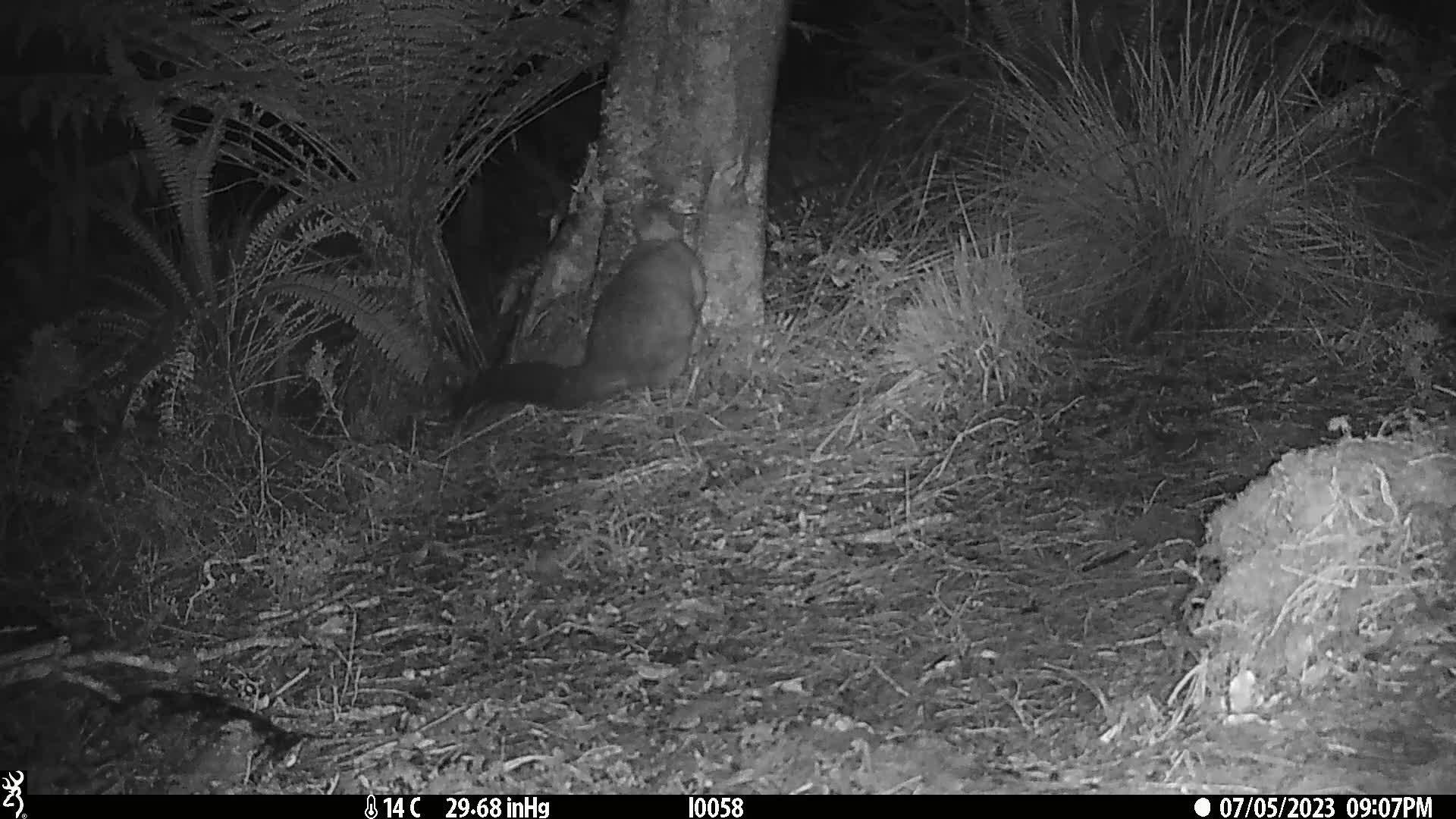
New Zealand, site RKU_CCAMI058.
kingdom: Animalia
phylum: Chordata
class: Mammalia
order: Diprotodontia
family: Phalangeridae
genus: Trichosurus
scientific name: Trichosurus vulpecula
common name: common brushtail possum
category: possum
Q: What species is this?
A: Possum (common brushtail possum) (Trichosurus vulpecula).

__Task to complete__: From the line with "scientific name: Trichosurus vulpecula" to the final line of the data above, please reproduce every line exactly and add nothing.

__Answer space__:
scientific name: Trichosurus vulpecula
common name: common brushtail possum
category: possum
Q: What species is this?
A: Possum (common brushtail possum) (Trichosurus vulpecula).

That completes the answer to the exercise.